The hills of Mabatini aren’t made for walking. Steep, winding slopes of rock and dirt level out only slightly for the plots of land where families have made their homes. As I made my way up this maze of unforgiving terrain, around each corner were ordinary sights that felt extraordinary in such an environment: children playing in the dirt, a few women sitting behind a table selling vegetables and peanuts, the sound of a small, scratchy radio reporting the local news in Swahili. It is in these hills that many of the residents of Mabatini live, including those for whom this environment provides the greatest challenge and most isolation: the physically disabled.
Each week, my co-workers Justin and Anna take various routes up the hills to visit home-bound children who are suffering from conditions like cerebral palsy, spina bifida, and hydrocephalus. Justin and Anna enter the homes and the lives of these children and their families to check on their health, to do physiotherapy exercises, and offer encouragement to those who feel like they are fighting an uphill battle. Earlier this week, I was invited to accompany them on a few of their home visits.
When we started walking up the hills, I was struck by the lack of a footpath. Each day, residents of Mabatini take the same walk we did—men going to work in the city, children going to school, and women going to the market to get food for their families. The only clue of human impact was the litter along the way, the earth looking otherwise untouched. We made our way to the house of a young man named Emmanuel, 22 years old, who has been living with severe cerebral palsy since early childhood. We were welcomed by his mother, who made us comfortable in her living room while we waited for her son. After a few minutes, he made his way to the living room to see us.
Because of his cerebral palsy, Emmanuel is unable to walk, struggles to speak and experiences muscle spasms that make it difficult to do any daily task that requires even a little dexterity.

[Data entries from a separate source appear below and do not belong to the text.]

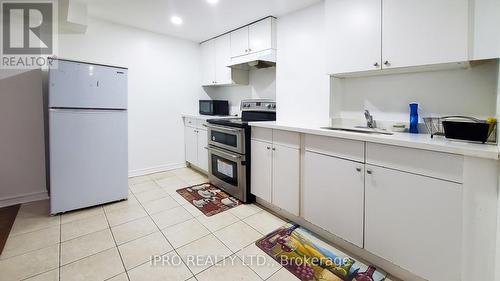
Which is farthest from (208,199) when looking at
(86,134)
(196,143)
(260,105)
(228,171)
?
(86,134)

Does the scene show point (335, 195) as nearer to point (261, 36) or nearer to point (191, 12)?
point (261, 36)

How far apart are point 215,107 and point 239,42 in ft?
3.65

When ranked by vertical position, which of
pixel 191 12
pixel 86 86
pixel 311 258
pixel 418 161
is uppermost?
pixel 191 12

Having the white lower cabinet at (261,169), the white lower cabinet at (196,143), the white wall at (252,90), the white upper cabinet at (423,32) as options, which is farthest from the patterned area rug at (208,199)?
the white upper cabinet at (423,32)

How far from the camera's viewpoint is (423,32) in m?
1.60

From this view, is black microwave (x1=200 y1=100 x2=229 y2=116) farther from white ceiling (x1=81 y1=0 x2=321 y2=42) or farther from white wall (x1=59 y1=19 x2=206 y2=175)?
white ceiling (x1=81 y1=0 x2=321 y2=42)

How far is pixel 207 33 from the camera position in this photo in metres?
3.58

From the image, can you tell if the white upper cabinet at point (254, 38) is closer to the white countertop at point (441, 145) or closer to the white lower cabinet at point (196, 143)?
the white lower cabinet at point (196, 143)

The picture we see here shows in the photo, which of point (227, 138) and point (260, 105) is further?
point (260, 105)

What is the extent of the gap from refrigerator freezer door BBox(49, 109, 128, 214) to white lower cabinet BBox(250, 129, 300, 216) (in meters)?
1.50

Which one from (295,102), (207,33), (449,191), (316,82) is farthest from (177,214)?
(207,33)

When he came into the living room, he did so on his hands and knees, his legs splayed to the side, and his upper body taking on most of the work. He sat on the couch and greeted us each personally with “shikamoo,” a respectful Swahili greeting from a younger to an older person. I told him not to bother in my case, figuring he was close to my age (if not older), and so he smiled and said “mambo” or “what’s up?’
In the short time I spent in the living room of this family’s house, I learned that Emmanuel could count the number of days on one hand that he has spent in school, but that Justin has been able to teach him to read. I learned that every day, even when he is sick, he faithfully does his physiotherapy exercises and from them has gained enough upper body strength to help compensate for his immobility. I learned that from the outside his life looks like one of hardship, isolation, and suffering, but his smile and eagerness to chat with us showed a resolve to not let suffering have the last word.
The day continued, and I was lucky enough to go on a few more of these visits. Each family we visited was unique, but all shouldering similar burdens and all dutifully caring for their disabled family member.
Hebrews 12:13 commands, “Make level paths for your feet, so that the lame may not be disabled, but rather healed.” The people I was able to visit with Justin and Anna have perhaps one of the hardest journeys to be on: the task of navigating a world that feels it wasn’t made for them. Yet what I saw in Emmanuel and others that day was that while God may never level the hills of Mabatini, God still makes a path to healing for these people who are living just a little closer to heaven.